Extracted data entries
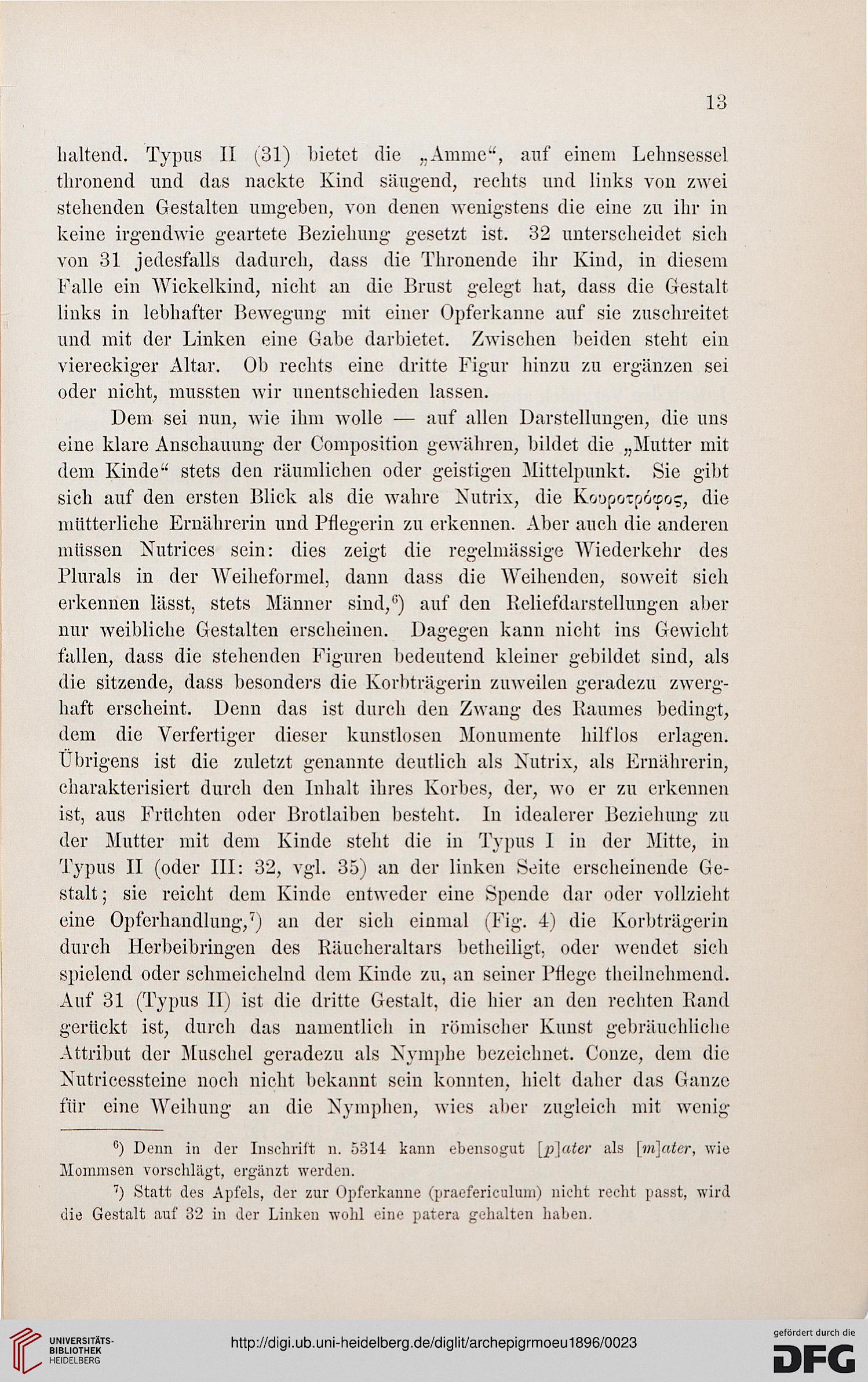 13

haltend. Typus II (31) bietet die „Amme“, auf einem Lehnsessel thronend und das nackte Kind säugend, rechts und links von zwei stehenden Gestalten umgeben, von denen wenigstens die eine zu ihr in keine irgendwie geartete Beziehung gesetzt ist. 32 unterscheidet sich von 31 jedesfalls dadurch, dass die Thronende ihr Kind, in diesem Falle ein Wickelkind, nicht an die Brust gelegt hat, dass die Gestalt links in lebhafter Bewegung mit einer Opferkanne auf sie zuschreitet und mit der Linken eine Gabe darbietet. Zwischen beiden steht ein viereckiger Altar. Ob rechts eine dritte Figur hinzu zu ergänzen sei oder nicht, mussten wir unentschieden lassen.

Dem sei nun, wie ihm wolle — auf allen Darstellungen, die uns eine klare Anschauung der Composition gewähren, bildet die „Mutter mit dem Kinde“ stets den räumlichen oder geistigen Mittelpunkt. Sie gibt sich auf den ersten Blick als die wahre Nutrix, die Κουροτρόφος, die mütterliche Ernährerin und Pflegerin zu erkennen. Aber auch die anderen müssen Nutrices sein: dies zeigt die regelmässige Wiederkehr des Plurals in der Weiheformel, dann dass die Weihenden, soweit sich erkennen lässt, stets Männer sind,$^{6}$) auf den Reliefdarstellungen aber nur weibliche Gestalten erscheinen. Dagegen kann nicht ins Gewicht fallen, dass die stehenden Figuren bedeutend kleiner gebildet sind, als die sitzende, dass besonders die Korbträgerin zuweilen geradezu zwerghaft erscheint. Denn das ist durch den Zwang des Raumes bedingt, dem die Verfertiger dieser kunstlosen Monumente hilflos erlagen. Übrigens ist die zuletzt genannte deutlich als Nutrix, als Ernährerin, charakterisiert durch den Inhalt ihres Korbes, der, wo er zu erkennen ist, aus Früchten oder Brotlaiben besteht. In idealerer Beziehung zu der Mutter mit dem Kinde steht die in Typus I in der Mitte, in Typus II (oder III: 32, vgl. 35) an der linken Seite erscheinende Gestalt; sie reicht dem Kinde entweder eine Spende dar oder vollzieht eine Opferhandlung,$^{7}$) an der sich einmal (Fig. 4) die Korbträgerin durch Herbeibringen des Räucheraltars betheiligt, oder wendet sich spielend oder schmeichelnd dem Kinde zu, an seiner Pflege theilnehmend. Auf 31 (Typus II) ist die dritte Gestalt, die hier an den rechten Rand gerückt ist, durch das namentlich in römischer Kunst gebräuchliche Attribut der Muschel geradezu als Nymphe bezeichnet. Conze, dem die Nutricessteine noch nicht bekannt sein konnten, hielt daher das Ganze für eine Weihung an die Nymphen, wies aber zugleich mit wenig

$^{6}$) Denn in der Inschrift n. 5314 kann ebensogut [p]ater als [m]ater, wie Mommsen vorschlägt, ergänzt werden.

$^{7}$) Statt des Apfels, der zur Opferkanne (praefericulum) nicht recht passt, wird die Gestalt auf 32 in der Linken wohl eine patera gehalten haben.

UNIVERSITÄTS-BIBLIOTHEK HEIDELBERG

http://digi.ub.uni-heidelberg.de/diglit/archepigrmoeu1896/0023

gefördert durch die DFG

What to work on: Leave out the pictures and print each record exactly as it stands.

Answer to this task:
 13

haltend. Typus II (31) bietet die „Amme“, auf einem Lehnsessel thronend und das nackte Kind säugend, rechts und links von zwei stehenden Gestalten umgeben, von denen wenigstens die eine zu ihr in keine irgendwie geartete Beziehung gesetzt ist. 32 unterscheidet sich von 31 jedesfalls dadurch, dass die Thronende ihr Kind, in diesem Falle ein Wickelkind, nicht an die Brust gelegt hat, dass die Gestalt links in lebhafter Bewegung mit einer Opferkanne auf sie zuschreitet und mit der Linken eine Gabe darbietet. Zwischen beiden steht ein viereckiger Altar. Ob rechts eine dritte Figur hinzu zu ergänzen sei oder nicht, mussten wir unentschieden lassen.

Dem sei nun, wie ihm wolle — auf allen Darstellungen, die uns eine klare Anschauung der Composition gewähren, bildet die „Mutter mit dem Kinde“ stets den räumlichen oder geistigen Mittelpunkt. Sie gibt sich auf den ersten Blick als die wahre Nutrix, die Κουροτρόφος, die mütterliche Ernährerin und Pflegerin zu erkennen. Aber auch die anderen müssen Nutrices sein: dies zeigt die regelmässige Wiederkehr des Plurals in der Weiheformel, dann dass die Weihenden, soweit sich erkennen lässt, stets Männer sind,$^{6}$) auf den Reliefdarstellungen aber nur weibliche Gestalten erscheinen. Dagegen kann nicht ins Gewicht fallen, dass die stehenden Figuren bedeutend kleiner gebildet sind, als die sitzende, dass besonders die Korbträgerin zuweilen geradezu zwerghaft erscheint. Denn das ist durch den Zwang des Raumes bedingt, dem die Verfertiger dieser kunstlosen Monumente hilflos erlagen. Übrigens ist die zuletzt genannte deutlich als Nutrix, als Ernährerin, charakterisiert durch den Inhalt ihres Korbes, der, wo er zu erkennen ist, aus Früchten oder Brotlaiben besteht. In idealerer Beziehung zu der Mutter mit dem Kinde steht die in Typus I in der Mitte, in Typus II (oder III: 32, vgl. 35) an der linken Seite erscheinende Gestalt; sie reicht dem Kinde entweder eine Spende dar oder vollzieht eine Opferhandlung,$^{7}$) an der sich einmal (Fig. 4) die Korbträgerin durch Herbeibringen des Räucheraltars betheiligt, oder wendet sich spielend oder schmeichelnd dem Kinde zu, an seiner Pflege theilnehmend. Auf 31 (Typus II) ist die dritte Gestalt, die hier an den rechten Rand gerückt ist, durch das namentlich in römischer Kunst gebräuchliche Attribut der Muschel geradezu als Nymphe bezeichnet. Conze, dem die Nutricessteine noch nicht bekannt sein konnten, hielt daher das Ganze für eine Weihung an die Nymphen, wies aber zugleich mit wenig

$^{6}$) Denn in der Inschrift n. 5314 kann ebensogut [p]ater als [m]ater, wie Mommsen vorschlägt, ergänzt werden.

$^{7}$) Statt des Apfels, der zur Opferkanne (praefericulum) nicht recht passt, wird die Gestalt auf 32 in der Linken wohl eine patera gehalten haben.

UNIVERSITÄTS-BIBLIOTHEK HEIDELBERG

http://digi.ub.uni-heidelberg.de/diglit/archepigrmoeu1896/0023

gefördert durch die DFG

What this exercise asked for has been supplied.